Wobei du da mit Robin eine ziemlich große Ausnahme machst, findest du nicht?
Die Stimme in meinem Kopf klingt beinahe vorwurfsvoll. Aber ich höre nicht auf sie. Im Moment gilt nur, dass ich hier bei Timber bin, der einzigen Patientin, die mir schlussendlich geblieben ist. "Timber, lass uns anfangen. Lass uns das heute noch hinter uns bringen, in Ordnung?" Sie starrt kurz auf den Boden, der hier aus großen grauen Linoleumplatten besteht, bevor sie mich ansieht und nickt. Dann setzt sie sich zu mir an den Tisch und verschränkt die dürren Arme vor ihrer Brust. "Ich habe mir etwas für dich überlegt. Was du brauchst, ist eine Verhaltenstherapie." Timber sieht mich ausdruckslos an. "Aber das ist nicht alles. Wenn du dich das nächste halbe Jahr gut durch diese Therapie schlägst, wirst du zu einer Gastfamilie kommen. Aber nur vorübergehend. EIN Fehltritt, und du landest wieder hier. Haben wir uns verstanden?" Überrascht weiten sich Timbers Augen, während ich mein Vorhaben in ihren Unterlagen kennzeichne. Dann schnappe ich mir den Ordner und stehe auf. "Das wäre es auch. Hast du noch etwas dazu zu sagen?" Timber schweigt kurz. Dann deutet sie ein leichtes Lächeln an. "Danke, Venice." Ich nicke zufrieden. Ich wende mich schon zum Gehen ab, bevor sie mich noch kurz zurückruft. Ich sehe sie an, und ich sehe, dass sie glücklich ist. "Es tut mir Leid."

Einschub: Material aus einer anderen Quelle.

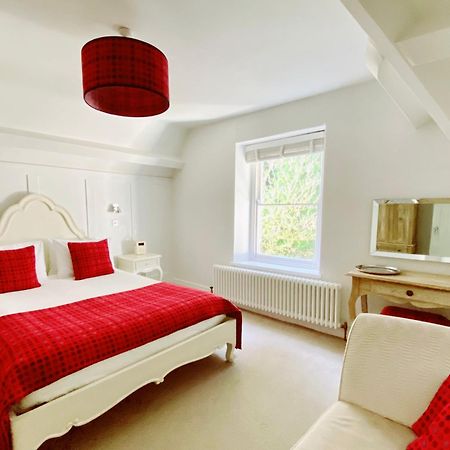 Olif Hotel Betws-y-Coed Eksteriør billede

Die Nacht ist hereingebrochen, eine sternenklare Dunkelheit hat sich schleichend über den Himmel gelegt. Ich sitze in meinem Bett, müder, als ich es erwartet habe, und versuche mich wachzuhalten. Nur leider gelingt mir das nur sehr schwer. Meine Augenlider werden immer schwerer.
Nicht einschlafen, Venice. Du musst wachbleiben. Du musst wach bleiben. Du musst wach...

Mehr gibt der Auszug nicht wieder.